I was reminded that He has not left me alone (Deuteronomy 31:6)and that He alone is my strength.  I was encouraged to continue sharing the Good News of Jesus with others.  I was reminded that satan will NOT win…I have been rescued, and the victory belongs to Jesus.

THREE: God sent a friend to deliver beautiful flowers to my house.  They were beautiful and blue.. Oh, how God continues to use His people in so many ways to minister to me.

FOUR: A blue dress…God gave me a blue dress!  A friend from church came over Monday afternoon to deliver a gift that she said God told her to buy for me.  I know this may seem weird..She even questioned it at first.  I don’t know God’s full purpose or what the dress means for me at this time.  I do however believe that God speaks to us and when He does we listen.  I am so thankful this dear friend listened and then had the boldness to share it with me.  Oh, I pray that God would use me in this way one day…I am listening, Jesus.  Give me this kind of boldness….  I have this dress hanging on a wall in my bedroom so that I can see it first thing when I wake up every morning.  I want to be reminded that God is very much doing something and I want to be found faithful…whatever it is..whenever it is.  Here is the card that came with this beautiful gift:

Friend,  As I write this card I am filled with awe of the Father’s Love for you and over you.  He constantly and consistently extends His love towards us in our journey and pain.  He told me to buy this for you.  And what I heard him say was “New Season”.  The seasons are changing, the climate is changing, sports seasons are changing and He is ushering in NEW with you.  So while this dress represents a new season it bears a familiar color that represents the one you love.  As the seasons change He will NEVER be forgotten or moved past but will be displayed in and through you and Bill and Grace in beautiful and tangible new ways.  So don’t fear the change of season, for there is so much beauty yet to be seen.

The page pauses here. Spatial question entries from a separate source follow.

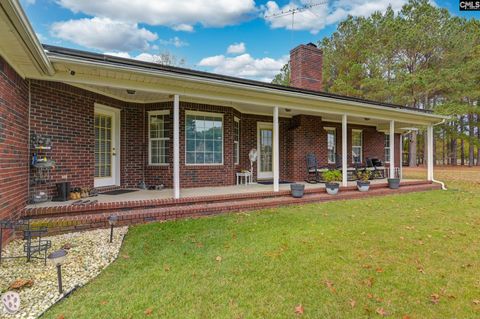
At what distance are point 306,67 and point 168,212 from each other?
29.9 feet

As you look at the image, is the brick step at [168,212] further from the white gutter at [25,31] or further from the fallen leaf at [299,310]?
the fallen leaf at [299,310]

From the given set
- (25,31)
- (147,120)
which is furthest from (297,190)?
(25,31)

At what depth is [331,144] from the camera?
11.0m

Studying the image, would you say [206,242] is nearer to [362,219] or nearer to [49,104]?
[362,219]

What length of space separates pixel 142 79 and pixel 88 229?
9.83 ft

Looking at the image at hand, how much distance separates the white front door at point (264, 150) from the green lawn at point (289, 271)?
14.8ft

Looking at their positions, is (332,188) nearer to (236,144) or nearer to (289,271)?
(236,144)

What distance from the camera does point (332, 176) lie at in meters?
8.92

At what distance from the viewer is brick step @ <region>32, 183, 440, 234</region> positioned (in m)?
4.50

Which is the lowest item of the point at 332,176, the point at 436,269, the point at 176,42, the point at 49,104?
the point at 436,269

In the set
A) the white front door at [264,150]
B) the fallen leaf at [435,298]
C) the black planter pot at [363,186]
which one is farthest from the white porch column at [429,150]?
the fallen leaf at [435,298]

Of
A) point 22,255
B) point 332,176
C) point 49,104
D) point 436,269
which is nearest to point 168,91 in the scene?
point 49,104

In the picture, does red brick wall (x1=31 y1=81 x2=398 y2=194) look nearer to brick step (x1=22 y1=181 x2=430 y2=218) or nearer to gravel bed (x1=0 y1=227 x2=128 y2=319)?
brick step (x1=22 y1=181 x2=430 y2=218)
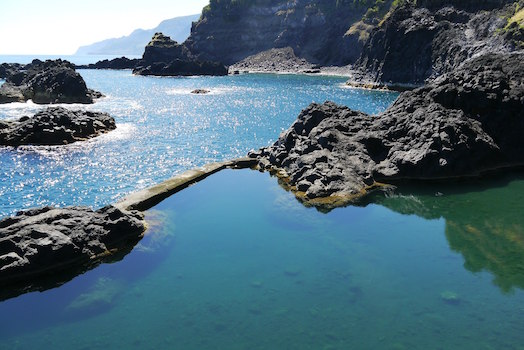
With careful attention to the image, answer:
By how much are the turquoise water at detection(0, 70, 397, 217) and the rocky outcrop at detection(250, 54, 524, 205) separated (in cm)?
1215

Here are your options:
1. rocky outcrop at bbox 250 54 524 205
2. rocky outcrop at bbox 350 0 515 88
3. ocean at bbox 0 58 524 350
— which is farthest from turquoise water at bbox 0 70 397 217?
rocky outcrop at bbox 350 0 515 88

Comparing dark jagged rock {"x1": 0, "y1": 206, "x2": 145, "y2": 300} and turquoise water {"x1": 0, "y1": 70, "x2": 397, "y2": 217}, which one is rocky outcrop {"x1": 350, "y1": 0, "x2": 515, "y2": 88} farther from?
dark jagged rock {"x1": 0, "y1": 206, "x2": 145, "y2": 300}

In no way did I interpret this to mean its time to “move on”…so for anyone who is in a season of grief..that is not what  ‘new season’ is speaking to me.  I am reminded of the scripture that says His mercies are NEW every morning…(Lamentations 3:22-23) and also the promise that in Christ Jesus I am a NEW creation (2 Cor.5:17)  He knows my pain and sorrow and He is gently bringing me “new” as He continues to be enough for my todays.  “New” reminds me of the hope I have in Jesus.

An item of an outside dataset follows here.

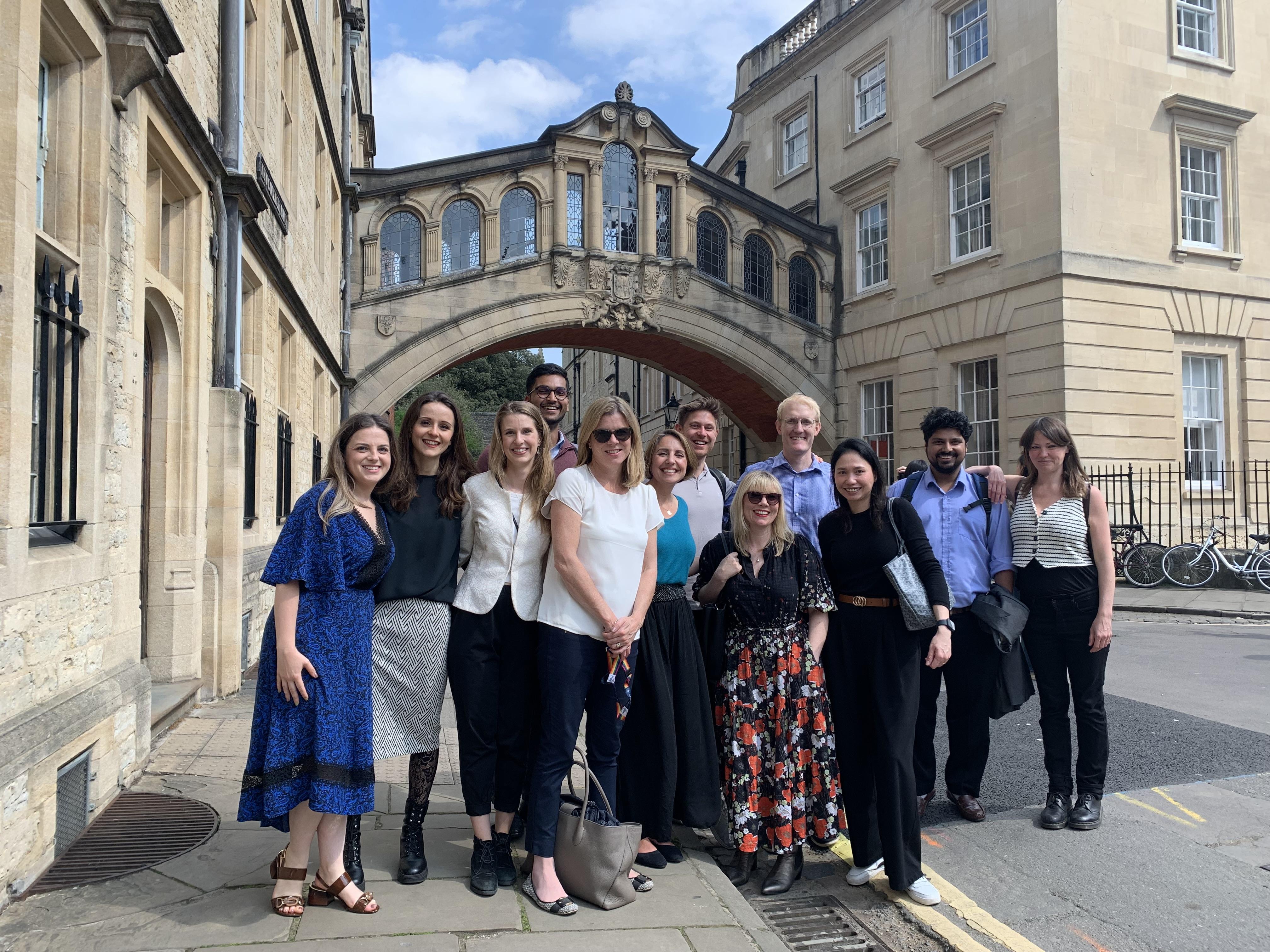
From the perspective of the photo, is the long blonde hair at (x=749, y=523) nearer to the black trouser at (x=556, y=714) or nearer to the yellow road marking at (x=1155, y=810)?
the black trouser at (x=556, y=714)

In my attempts to share honestly, I must tell you that as I woke up Tuesday, it was rough. I cried and spent time in Warren’s room.  I found a t-shirt that had class of 2019 on the front.  I began to feel a sadness for all the things Warren would miss, the things I will miss.  For a moment, all of God’s promises seemed so distant …I couldn’t feel His nearness. As I cried and loneliness crept in…I couldn’t help but think of the ‘gifts’ that God had given me just the day before.  I could hear God whisper~ “I am your strength” “I will be enough for today” So thankful for that still small voice that speaks so loudly into my pain and suffering.

Missing Warren and wanting to have him home with me…yet still believing and trusting

~Jesus Only Jesus

One thought on “My little cowboy…

  1. tlashmore2015 March 6, 2015 / 10:46 pm

    So true – so handsome! (And Grace, a true beauty!)

    And people are hearing you, Julie, through your raw honesty and faith. I’ve seen it and heard about it. I know you didn’t ask for this new way, and oh, do I hate it for you, but wow, your faith and Warren’s life are moving mountains.